[DOCUMENT PASSAGE — start]

Background Statement
Alicia Sanchez always had a huge heart. Back before the LafayetteLouisville area had hundreds of doctors and a 99-bed hospital, back when the area was dotted with commercial farms that hired dozens of Spanish-speaking migrant workers, Alicia was known as "la medica." People turned to her when they were sick or hurt and had no money. And despite being a single mother, she always had time to help someone else. Every week, she loaded her car "Susie" with the area's poor and drove to University Hospital in Denver so people could get low-cost care. She spent days waiting with them, translating and helping them understand test results. She knew that Lafayette and Louisville desperately needed affordable primary health care.
Through a true grassroots effort, Alicia, along with community leaders and health care providers, started Clinica in 1977. The first Clinica office was in a 500-square-foot house in Lafayette. The master bedroom was divided into two exam rooms. The living room served as waiting room, check-in and medical records. The kitchen served as the clinic's lab, complete with a chicken egg incubator in one corner that grew throat cultures. That first annual budget of $75,000 allowed Clinica to provided care to several hundred migrant farm workers and low-income locals.

[DOCUMENT PASSAGE — finish]
[GIVEN ENTRIES — start]

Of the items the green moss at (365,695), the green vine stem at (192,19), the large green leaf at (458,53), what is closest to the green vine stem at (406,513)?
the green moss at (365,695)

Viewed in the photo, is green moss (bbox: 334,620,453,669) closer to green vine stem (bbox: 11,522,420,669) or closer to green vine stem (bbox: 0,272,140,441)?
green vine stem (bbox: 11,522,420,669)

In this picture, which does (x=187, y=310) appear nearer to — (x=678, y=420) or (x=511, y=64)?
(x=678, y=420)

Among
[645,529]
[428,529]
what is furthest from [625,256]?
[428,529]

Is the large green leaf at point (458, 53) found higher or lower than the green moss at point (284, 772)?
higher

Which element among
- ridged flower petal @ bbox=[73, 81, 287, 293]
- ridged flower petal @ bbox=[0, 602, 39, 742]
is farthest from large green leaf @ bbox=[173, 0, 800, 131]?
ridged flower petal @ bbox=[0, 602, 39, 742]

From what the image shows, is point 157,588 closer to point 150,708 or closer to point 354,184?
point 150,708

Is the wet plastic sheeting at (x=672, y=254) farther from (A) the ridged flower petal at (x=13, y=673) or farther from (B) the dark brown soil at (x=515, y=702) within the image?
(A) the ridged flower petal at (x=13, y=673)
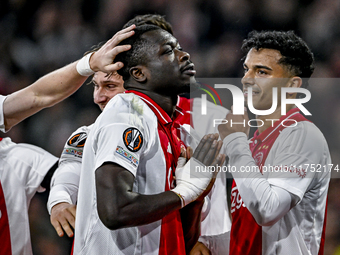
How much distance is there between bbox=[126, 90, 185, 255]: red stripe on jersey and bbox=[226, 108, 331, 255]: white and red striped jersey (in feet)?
1.36

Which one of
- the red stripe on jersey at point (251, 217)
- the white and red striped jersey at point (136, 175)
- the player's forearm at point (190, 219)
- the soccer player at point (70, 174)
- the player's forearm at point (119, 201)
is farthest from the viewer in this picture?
the red stripe on jersey at point (251, 217)

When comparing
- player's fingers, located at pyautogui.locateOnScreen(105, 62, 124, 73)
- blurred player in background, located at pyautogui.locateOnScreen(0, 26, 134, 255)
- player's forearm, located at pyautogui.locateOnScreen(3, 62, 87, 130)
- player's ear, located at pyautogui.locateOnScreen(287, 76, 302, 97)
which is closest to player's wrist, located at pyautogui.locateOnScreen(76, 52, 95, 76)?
blurred player in background, located at pyautogui.locateOnScreen(0, 26, 134, 255)

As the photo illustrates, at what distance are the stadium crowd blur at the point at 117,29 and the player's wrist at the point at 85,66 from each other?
1.58 metres

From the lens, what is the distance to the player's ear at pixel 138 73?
1.56 metres

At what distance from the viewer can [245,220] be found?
74.2 inches

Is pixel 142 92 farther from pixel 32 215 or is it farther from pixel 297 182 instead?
pixel 32 215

[GIVEN ENTRIES — finish]

> _ACTIVITY_
Please reproduce the background statement from "Background Statement" to "primary health care.". The listing has no connection to the background statement.

> _SOLUTION TO THIS EXERCISE_
Background Statement
Alicia Sanchez always had a huge heart. Back before the LafayetteLouisville area had hundreds of doctors and a 99-bed hospital, back when the area was dotted with commercial farms that hired dozens of Spanish-speaking migrant workers, Alicia was known as "la medica." People turned to her when they were sick or hurt and had no money. And despite being a single mother, she always had time to help someone else. Every week, she loaded her car "Susie" with the area's poor and drove to University Hospital in Denver so people could get low-cost care. She spent days waiting with them, translating and helping them understand test results. She knew that Lafayette and Louisville desperately needed affordable primary health care.